My answer is as it has always been: Regional papers should form their own story-sharing groups al a OhNO and vote with their wallets when it comes to national and world news sources.

“Uh oh, we’re out of ideas for TV and movies have a lock on superheroes …”

“Got it! We’ll rehash MXC! It’s ragingly popular four years ago right now. They redubbed that crazy ’80s Japanese game show – so we can do that without the clever dubbing.”

This must have been the idea running through ABC execs’ minds when they greenlit Wipeout.

Ready. Set. Journofight: Shop’d or not? A less in photo editing.

Please regard the  Photoshop Disasters (via BoingBoing, but don’t read too far down for post spoilers). Wow, so Photoshopped, right? How is that guy’s elbow in front of Tiger Woods while his face is behind the golf club. That photoer must have Lucy-Grade ‘Splainin’ to do, right? This image appeared in WaPo’s Express tab and was pounced upon by the hungry echo-chamber.

Deep in the Boing Boing comment thread, a chap from Express links the following image and this Getty gallery and the dark truth comes out. The cropping and color correction (read: blow everything the fuck out) in the Express image serves to ruin the contrast between the two subjects. Sure, it’s very subtle, but you can tell.

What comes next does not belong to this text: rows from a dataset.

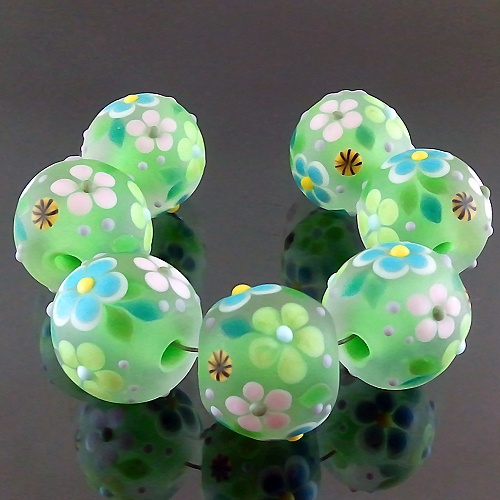 PIKALDA=handmade lampwork 7 glass beads flower blossom garden=FRESH SPRING=SRA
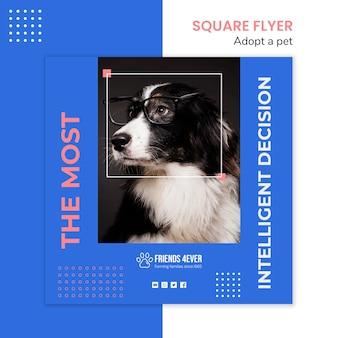 강아지와 함께 애완 동물을 채택하기위한 사각형 전단지 템플릿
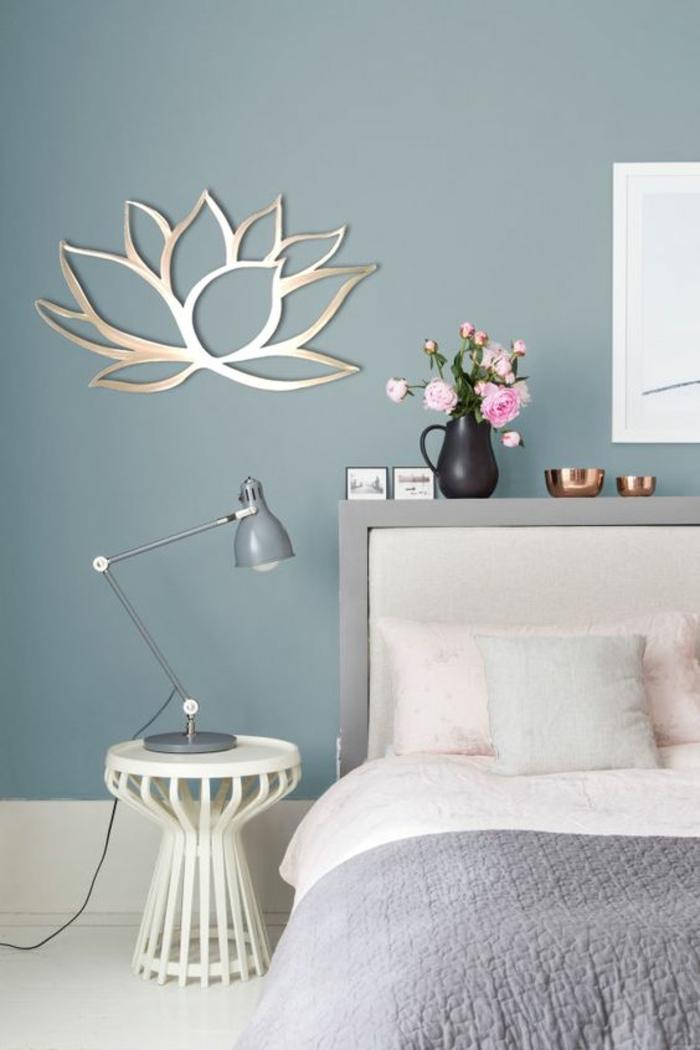 Lampe sur table de nuit originale ronde comme petit chaise, couleur grege, moderne intérieur nordique en gris et blanc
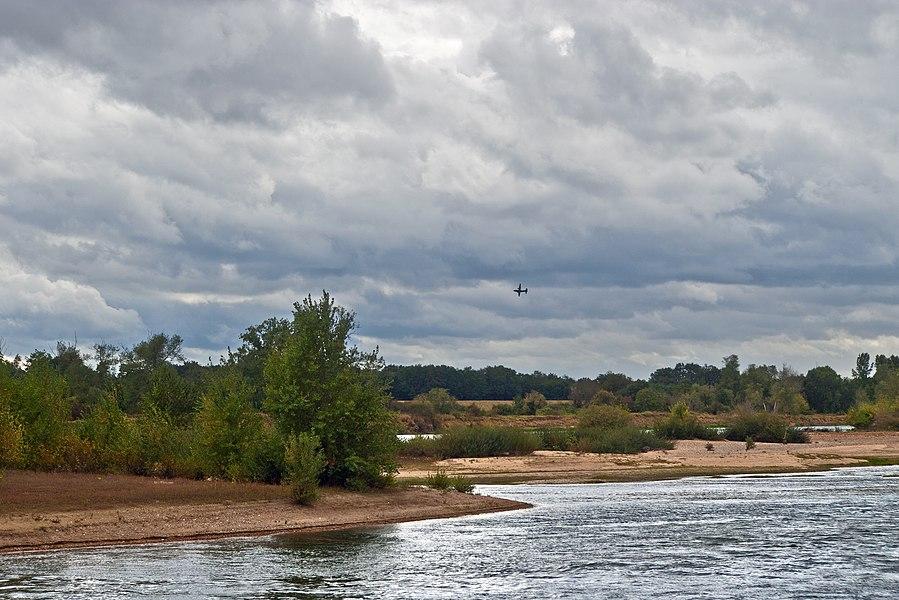 La Loire à la hauteur de Cour-sur-Loire.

And the cropping removes feet, which puts our perspective way out of wack. And let’s not forget that depth of field decreases as focal length increases. Notice the earlier photo with the subject more out of focus.

My judgement is that this was bad on Express for editing the photo too hard.

But here’s the rub: They really can’t spare the space on a big, beautiful photo because they’re targeting letter (or half-letter?) paper. They also run across the problem of differing output on the client side, which I guess means they have to aim for the strongest color reponse possible.

Then, of course, the question: Is editing for the clientside an ethics issue?